● **Do this**:
Put each nonblank line of the data from the line containing "Within the photo at hand, of" through the end of the data into a Markdown table with the columns Row and Line. Number the rows in order.

● **Saved entries**:

■ ■ ■ ■ ■ ■ ■

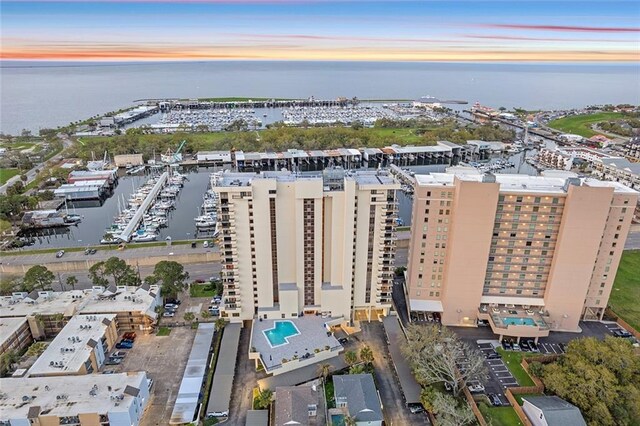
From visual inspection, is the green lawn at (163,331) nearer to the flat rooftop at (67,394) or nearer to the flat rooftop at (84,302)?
the flat rooftop at (84,302)

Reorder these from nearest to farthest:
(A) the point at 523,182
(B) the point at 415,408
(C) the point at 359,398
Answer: (C) the point at 359,398, (B) the point at 415,408, (A) the point at 523,182

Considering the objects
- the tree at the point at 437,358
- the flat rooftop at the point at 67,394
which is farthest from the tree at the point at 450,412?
the flat rooftop at the point at 67,394

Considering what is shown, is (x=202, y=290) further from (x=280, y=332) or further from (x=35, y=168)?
(x=35, y=168)

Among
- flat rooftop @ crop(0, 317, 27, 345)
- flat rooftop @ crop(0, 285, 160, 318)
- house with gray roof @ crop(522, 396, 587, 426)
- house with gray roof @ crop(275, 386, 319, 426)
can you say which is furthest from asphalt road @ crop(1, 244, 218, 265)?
house with gray roof @ crop(522, 396, 587, 426)

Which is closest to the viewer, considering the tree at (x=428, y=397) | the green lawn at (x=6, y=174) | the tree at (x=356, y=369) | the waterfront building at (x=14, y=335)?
the tree at (x=428, y=397)

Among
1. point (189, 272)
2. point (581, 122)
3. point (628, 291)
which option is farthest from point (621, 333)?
point (581, 122)

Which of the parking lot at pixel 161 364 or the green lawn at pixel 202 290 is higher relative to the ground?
the green lawn at pixel 202 290

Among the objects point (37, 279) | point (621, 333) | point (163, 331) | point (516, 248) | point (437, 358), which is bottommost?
point (621, 333)

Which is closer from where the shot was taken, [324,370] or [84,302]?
[324,370]
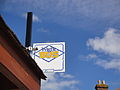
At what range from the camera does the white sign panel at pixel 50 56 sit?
1005 cm

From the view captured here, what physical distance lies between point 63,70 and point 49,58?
72 centimetres

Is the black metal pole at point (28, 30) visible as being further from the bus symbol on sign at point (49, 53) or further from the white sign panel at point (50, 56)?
the bus symbol on sign at point (49, 53)

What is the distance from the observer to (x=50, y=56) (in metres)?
10.4

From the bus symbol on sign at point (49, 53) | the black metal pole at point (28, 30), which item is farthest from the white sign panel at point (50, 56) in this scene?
the black metal pole at point (28, 30)

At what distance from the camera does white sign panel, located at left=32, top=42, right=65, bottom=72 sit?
10.1m

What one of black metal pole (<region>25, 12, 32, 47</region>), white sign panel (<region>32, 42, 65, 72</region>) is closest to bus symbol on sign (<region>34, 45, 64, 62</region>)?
white sign panel (<region>32, 42, 65, 72</region>)

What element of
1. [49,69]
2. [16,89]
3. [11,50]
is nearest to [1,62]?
[11,50]

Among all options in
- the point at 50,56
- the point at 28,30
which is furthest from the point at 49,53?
the point at 28,30

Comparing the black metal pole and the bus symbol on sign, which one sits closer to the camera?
the bus symbol on sign

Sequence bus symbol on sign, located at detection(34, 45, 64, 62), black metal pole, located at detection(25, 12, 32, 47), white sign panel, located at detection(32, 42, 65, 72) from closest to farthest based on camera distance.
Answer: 1. white sign panel, located at detection(32, 42, 65, 72)
2. bus symbol on sign, located at detection(34, 45, 64, 62)
3. black metal pole, located at detection(25, 12, 32, 47)

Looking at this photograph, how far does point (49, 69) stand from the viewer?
1017cm

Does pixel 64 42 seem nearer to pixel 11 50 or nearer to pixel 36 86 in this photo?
pixel 36 86

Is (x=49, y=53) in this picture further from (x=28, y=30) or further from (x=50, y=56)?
(x=28, y=30)

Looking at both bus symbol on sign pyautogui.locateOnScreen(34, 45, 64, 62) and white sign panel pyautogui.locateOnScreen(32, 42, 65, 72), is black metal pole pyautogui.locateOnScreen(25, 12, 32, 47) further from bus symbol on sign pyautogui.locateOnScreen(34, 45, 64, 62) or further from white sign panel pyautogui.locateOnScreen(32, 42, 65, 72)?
bus symbol on sign pyautogui.locateOnScreen(34, 45, 64, 62)
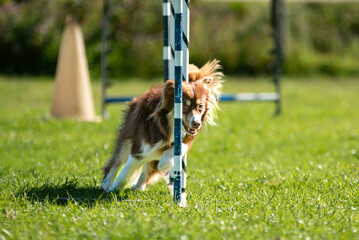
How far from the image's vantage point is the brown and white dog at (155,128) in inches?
168

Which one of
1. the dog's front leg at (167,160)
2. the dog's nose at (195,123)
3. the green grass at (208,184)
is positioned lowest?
the green grass at (208,184)

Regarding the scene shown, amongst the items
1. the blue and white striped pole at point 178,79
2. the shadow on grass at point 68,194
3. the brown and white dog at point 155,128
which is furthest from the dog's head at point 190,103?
the shadow on grass at point 68,194

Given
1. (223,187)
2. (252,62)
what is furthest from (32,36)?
(223,187)

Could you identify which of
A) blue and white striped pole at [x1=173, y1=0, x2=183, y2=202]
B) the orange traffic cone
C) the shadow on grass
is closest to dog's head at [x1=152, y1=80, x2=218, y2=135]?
blue and white striped pole at [x1=173, y1=0, x2=183, y2=202]

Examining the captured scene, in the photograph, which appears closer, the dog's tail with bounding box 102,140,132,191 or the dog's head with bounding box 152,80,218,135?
the dog's head with bounding box 152,80,218,135

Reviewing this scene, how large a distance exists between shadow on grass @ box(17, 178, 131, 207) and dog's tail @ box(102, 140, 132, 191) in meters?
0.12

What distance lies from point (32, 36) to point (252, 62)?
9.27 m

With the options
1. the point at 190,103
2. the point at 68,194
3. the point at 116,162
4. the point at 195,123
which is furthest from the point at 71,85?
the point at 195,123

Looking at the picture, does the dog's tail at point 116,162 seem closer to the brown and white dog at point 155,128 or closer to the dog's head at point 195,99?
the brown and white dog at point 155,128

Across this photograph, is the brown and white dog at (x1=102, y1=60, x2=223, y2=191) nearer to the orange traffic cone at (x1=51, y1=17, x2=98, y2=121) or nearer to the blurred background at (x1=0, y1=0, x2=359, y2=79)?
the orange traffic cone at (x1=51, y1=17, x2=98, y2=121)

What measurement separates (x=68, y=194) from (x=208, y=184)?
4.96ft

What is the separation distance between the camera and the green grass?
137 inches

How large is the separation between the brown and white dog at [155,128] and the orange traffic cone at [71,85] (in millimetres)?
5257

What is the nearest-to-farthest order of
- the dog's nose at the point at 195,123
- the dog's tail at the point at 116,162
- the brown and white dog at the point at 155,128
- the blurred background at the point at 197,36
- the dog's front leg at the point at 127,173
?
the dog's nose at the point at 195,123 → the brown and white dog at the point at 155,128 → the dog's front leg at the point at 127,173 → the dog's tail at the point at 116,162 → the blurred background at the point at 197,36
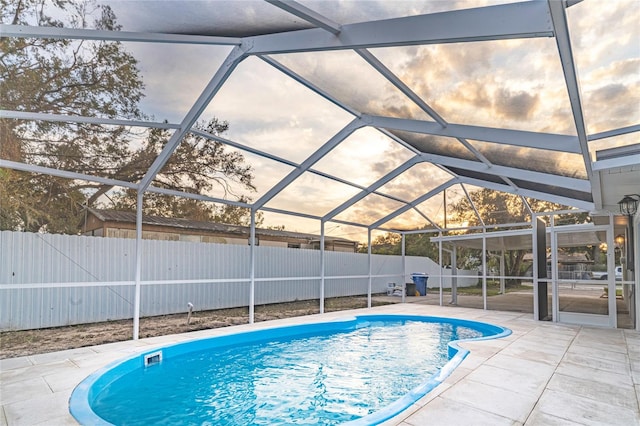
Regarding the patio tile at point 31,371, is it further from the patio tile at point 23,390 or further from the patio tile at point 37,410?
the patio tile at point 37,410

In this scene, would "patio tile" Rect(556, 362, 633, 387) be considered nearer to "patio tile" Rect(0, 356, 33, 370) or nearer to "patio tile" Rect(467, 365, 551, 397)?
"patio tile" Rect(467, 365, 551, 397)

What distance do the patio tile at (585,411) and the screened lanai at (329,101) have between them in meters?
2.47

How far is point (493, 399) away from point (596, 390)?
1.29 meters

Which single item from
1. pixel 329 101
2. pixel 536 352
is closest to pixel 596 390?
pixel 536 352

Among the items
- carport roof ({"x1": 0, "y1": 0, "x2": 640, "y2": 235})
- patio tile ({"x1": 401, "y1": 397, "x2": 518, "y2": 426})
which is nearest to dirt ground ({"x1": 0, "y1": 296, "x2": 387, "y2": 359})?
carport roof ({"x1": 0, "y1": 0, "x2": 640, "y2": 235})

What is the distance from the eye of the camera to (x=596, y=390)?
12.8ft

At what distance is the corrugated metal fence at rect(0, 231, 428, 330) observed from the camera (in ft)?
22.2

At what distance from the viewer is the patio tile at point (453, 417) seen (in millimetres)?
2996

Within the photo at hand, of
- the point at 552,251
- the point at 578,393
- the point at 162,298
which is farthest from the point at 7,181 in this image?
the point at 552,251

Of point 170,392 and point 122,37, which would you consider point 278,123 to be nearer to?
point 122,37

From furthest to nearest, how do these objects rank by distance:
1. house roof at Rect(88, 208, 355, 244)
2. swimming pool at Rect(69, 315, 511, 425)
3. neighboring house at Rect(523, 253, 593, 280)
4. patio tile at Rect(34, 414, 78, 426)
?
1. neighboring house at Rect(523, 253, 593, 280)
2. house roof at Rect(88, 208, 355, 244)
3. swimming pool at Rect(69, 315, 511, 425)
4. patio tile at Rect(34, 414, 78, 426)

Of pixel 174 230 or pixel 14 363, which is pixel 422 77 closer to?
pixel 14 363

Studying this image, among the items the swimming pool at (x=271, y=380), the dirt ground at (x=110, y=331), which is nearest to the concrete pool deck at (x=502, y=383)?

■ ■ ■ ■ ■ ■ ■

● **Written reply**:
| Row | Line |
|---|---|
| 1 | Within the photo at hand, of |
| 2 | - the point at 552,251 |
| 3 | - the point at 578,393 |
| 4 | - the point at 162,298 |
| 5 | which is farthest from the point at 7,181 in this image? |
| 6 | the point at 552,251 |
| 7 | Of point 170,392 and point 122,37, which would you consider point 278,123 to be nearer to? |
| 8 | point 122,37 |
| 9 | From furthest to nearest, how do these objects rank by distance: |
| 10 | 1. house roof at Rect(88, 208, 355, 244) |
| 11 | 2. swimming pool at Rect(69, 315, 511, 425) |
| 12 | 3. neighboring house at Rect(523, 253, 593, 280) |
| 13 | 4. patio tile at Rect(34, 414, 78, 426) |
| 14 | ? |
| 15 | 1. neighboring house at Rect(523, 253, 593, 280) |
| 16 | 2. house roof at Rect(88, 208, 355, 244) |
| 17 | 3. swimming pool at Rect(69, 315, 511, 425) |
| 18 | 4. patio tile at Rect(34, 414, 78, 426) |
| 19 | Of pixel 174 230 or pixel 14 363, which is pixel 422 77 closer to? |
| 20 | pixel 14 363 |
| 21 | Studying this image, among the items the swimming pool at (x=271, y=380), the dirt ground at (x=110, y=331), which is nearest to the concrete pool deck at (x=502, y=383)? |